American politician (born 1975)

Killian M. Timoney (born September 5, 1975) is an American politician, educator, and former Republican member of the Kentucky House of Representatives from Kentucky's 45th House district from 2021 to 2025. His district comprised parts of Fayette and Jessamine counties. Timoney was defeated in the 2024 Republican primary by challenger Thomas Jefferson, who lost the general election to Democratic candidate Adam Moore.

== Background ==
Timoney was born in Ithaca, New York, to first generation Irish immigrant parents. He graduated from Lexington Catholic High School before earning a Bachelor of Arts in history and Master of Arts in education from the University of Kentucky. While at UK, Timoney was a member of Pi Kappa Alpha.

From 1999 to 2012, Timoney worked for the Lexington-Fayette Urban County Government in the parks and recreation department.

In 1998, he began teaching social studies at Paul Laurence Dunbar High School and served as the school's assistant athletics director. He would go on to be an associate principal of Watterson Elementary School in Louisville, Kentucky, before returning Fayette County to be assistant principal of Winburn Middle School and later Director of Plant Operations.
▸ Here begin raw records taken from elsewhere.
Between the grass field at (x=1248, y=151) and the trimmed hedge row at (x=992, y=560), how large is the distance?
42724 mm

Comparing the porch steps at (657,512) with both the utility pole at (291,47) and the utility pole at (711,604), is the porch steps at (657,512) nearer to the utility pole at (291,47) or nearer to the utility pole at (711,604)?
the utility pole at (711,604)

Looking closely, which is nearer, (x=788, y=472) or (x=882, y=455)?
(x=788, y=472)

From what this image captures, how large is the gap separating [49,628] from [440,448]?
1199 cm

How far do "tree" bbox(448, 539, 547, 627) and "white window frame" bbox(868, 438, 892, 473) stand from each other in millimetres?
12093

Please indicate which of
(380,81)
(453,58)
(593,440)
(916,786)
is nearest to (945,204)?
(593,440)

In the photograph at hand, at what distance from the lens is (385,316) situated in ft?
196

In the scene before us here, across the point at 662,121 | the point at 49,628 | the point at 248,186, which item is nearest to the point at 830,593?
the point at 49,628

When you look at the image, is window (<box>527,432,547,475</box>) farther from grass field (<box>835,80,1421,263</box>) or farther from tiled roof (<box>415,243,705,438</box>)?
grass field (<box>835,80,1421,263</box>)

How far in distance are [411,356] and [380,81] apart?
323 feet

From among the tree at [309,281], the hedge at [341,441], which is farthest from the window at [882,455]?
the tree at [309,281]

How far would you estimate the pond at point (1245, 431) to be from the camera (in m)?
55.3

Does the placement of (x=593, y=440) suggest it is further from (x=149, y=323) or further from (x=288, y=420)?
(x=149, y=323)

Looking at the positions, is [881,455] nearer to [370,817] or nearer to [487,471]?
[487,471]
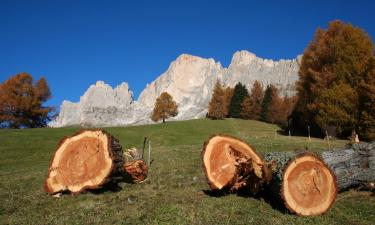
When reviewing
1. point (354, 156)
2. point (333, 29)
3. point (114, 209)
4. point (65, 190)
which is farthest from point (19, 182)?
point (333, 29)

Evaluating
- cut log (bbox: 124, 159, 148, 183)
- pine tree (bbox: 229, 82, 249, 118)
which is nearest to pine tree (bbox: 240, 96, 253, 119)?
pine tree (bbox: 229, 82, 249, 118)

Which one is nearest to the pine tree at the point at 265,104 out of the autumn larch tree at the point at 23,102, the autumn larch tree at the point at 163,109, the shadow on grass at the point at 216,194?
the autumn larch tree at the point at 163,109

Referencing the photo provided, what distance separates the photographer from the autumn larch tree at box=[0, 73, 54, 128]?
74562 mm

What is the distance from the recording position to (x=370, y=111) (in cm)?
4122

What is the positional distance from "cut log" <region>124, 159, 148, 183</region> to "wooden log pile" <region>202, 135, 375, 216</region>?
435cm

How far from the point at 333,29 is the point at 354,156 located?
128 feet

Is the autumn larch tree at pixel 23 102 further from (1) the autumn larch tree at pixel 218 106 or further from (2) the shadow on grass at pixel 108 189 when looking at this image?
(2) the shadow on grass at pixel 108 189

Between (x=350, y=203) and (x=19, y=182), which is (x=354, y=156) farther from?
(x=19, y=182)

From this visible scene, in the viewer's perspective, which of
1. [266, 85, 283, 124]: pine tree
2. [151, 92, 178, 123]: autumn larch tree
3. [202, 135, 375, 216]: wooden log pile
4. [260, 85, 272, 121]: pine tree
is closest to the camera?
[202, 135, 375, 216]: wooden log pile

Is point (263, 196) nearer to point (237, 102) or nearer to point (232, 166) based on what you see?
point (232, 166)

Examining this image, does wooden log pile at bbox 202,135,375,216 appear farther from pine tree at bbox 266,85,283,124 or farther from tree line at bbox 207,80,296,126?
pine tree at bbox 266,85,283,124

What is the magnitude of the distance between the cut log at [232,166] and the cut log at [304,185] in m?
0.68

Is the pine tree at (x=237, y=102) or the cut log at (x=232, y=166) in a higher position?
the pine tree at (x=237, y=102)

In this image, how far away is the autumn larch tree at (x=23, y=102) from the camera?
74562mm
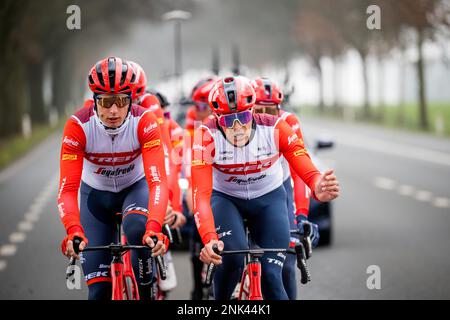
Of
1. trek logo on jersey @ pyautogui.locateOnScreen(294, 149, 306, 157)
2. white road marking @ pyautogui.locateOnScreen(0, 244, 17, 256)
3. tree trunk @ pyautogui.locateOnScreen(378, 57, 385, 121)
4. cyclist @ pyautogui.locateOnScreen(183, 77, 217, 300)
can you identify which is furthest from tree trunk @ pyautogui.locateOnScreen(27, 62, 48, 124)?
trek logo on jersey @ pyautogui.locateOnScreen(294, 149, 306, 157)

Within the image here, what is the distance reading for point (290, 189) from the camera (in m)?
7.06

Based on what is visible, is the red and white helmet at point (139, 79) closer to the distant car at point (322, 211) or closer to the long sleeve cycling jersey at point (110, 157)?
the long sleeve cycling jersey at point (110, 157)

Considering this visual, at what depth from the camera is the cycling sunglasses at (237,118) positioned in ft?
19.1

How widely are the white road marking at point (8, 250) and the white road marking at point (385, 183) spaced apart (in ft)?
26.7

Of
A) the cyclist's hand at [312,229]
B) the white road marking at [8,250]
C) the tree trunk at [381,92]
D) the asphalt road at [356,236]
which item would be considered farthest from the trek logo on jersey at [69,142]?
the tree trunk at [381,92]

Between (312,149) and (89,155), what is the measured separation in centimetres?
597

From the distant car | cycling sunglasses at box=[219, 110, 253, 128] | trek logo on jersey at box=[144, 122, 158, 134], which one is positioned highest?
cycling sunglasses at box=[219, 110, 253, 128]

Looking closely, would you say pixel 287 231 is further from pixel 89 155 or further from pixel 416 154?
pixel 416 154

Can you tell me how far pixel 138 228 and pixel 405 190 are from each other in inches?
459

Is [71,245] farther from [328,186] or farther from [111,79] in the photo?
[328,186]

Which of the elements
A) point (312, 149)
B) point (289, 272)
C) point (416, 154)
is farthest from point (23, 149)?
point (289, 272)

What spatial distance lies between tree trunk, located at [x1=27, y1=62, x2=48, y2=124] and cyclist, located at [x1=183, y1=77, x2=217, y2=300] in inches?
1399

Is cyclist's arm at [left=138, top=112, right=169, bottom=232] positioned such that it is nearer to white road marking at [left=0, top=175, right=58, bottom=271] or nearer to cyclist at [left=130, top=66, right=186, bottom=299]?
cyclist at [left=130, top=66, right=186, bottom=299]

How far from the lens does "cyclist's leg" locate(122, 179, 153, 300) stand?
6020 millimetres
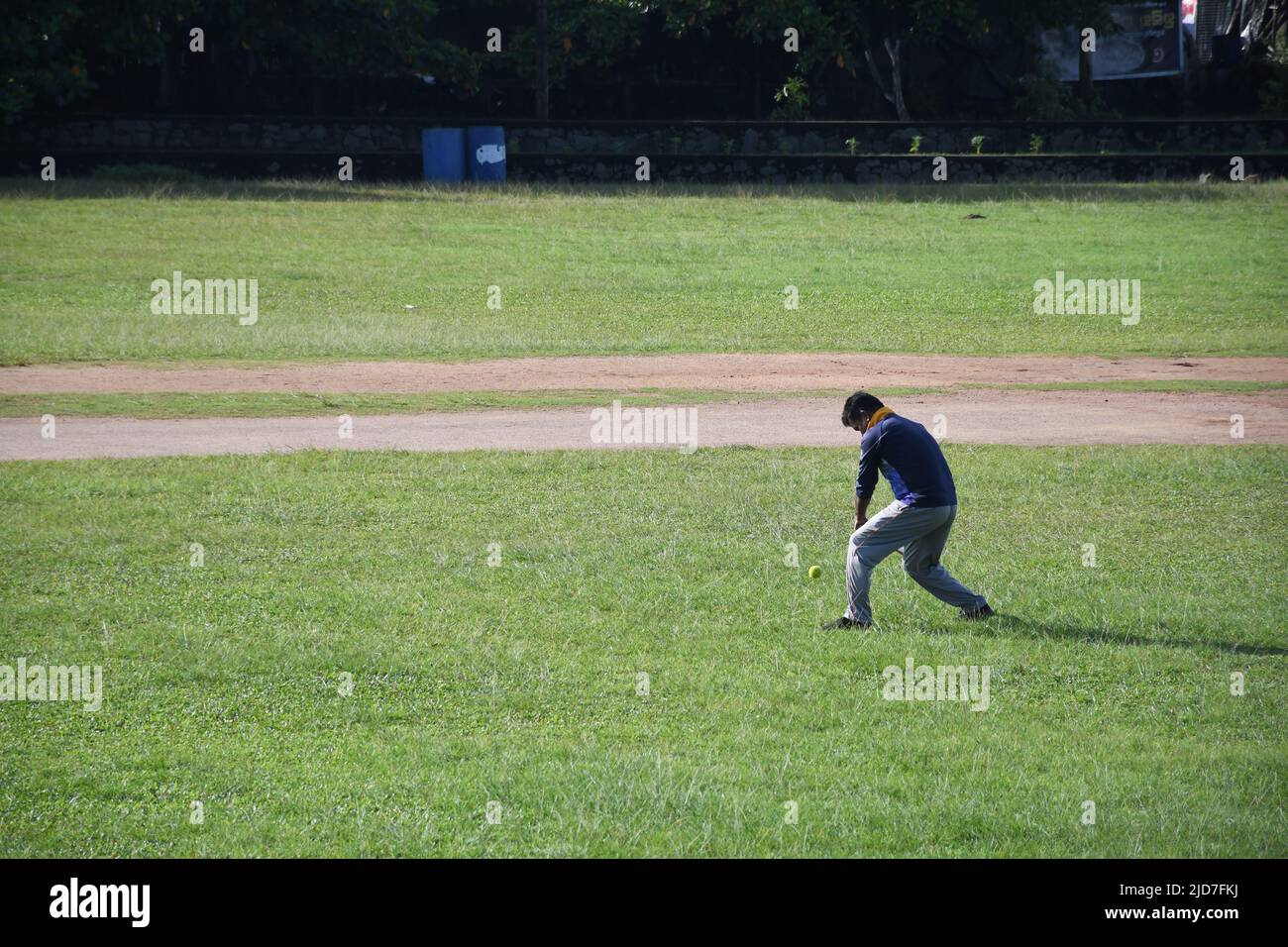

Currently, Timoney is employed by Fayette County Public Schools as a special project coordinator.

== Political career ==

=== Elections ===

- 2020 Incumbent Republican Stan Lee withdrew from the race, and left Timoney unopposed in the 2020 Republican primary. Timoney won the 2020 Kentucky House of Representatives election with 14,236 votes (51.1%) against Democratic candidate Shirley Mitchell.
- 2022 Timoney was unopposed in both the 2022 Republican primary and the 2022 Kentucky House of Representatives election, winning with 13,061 votes.
- 2024 Timoney was defeated in the 2024 Republican primary, having garnered only 1,072 votes (27.9%) against challenger Thomas Jefferson.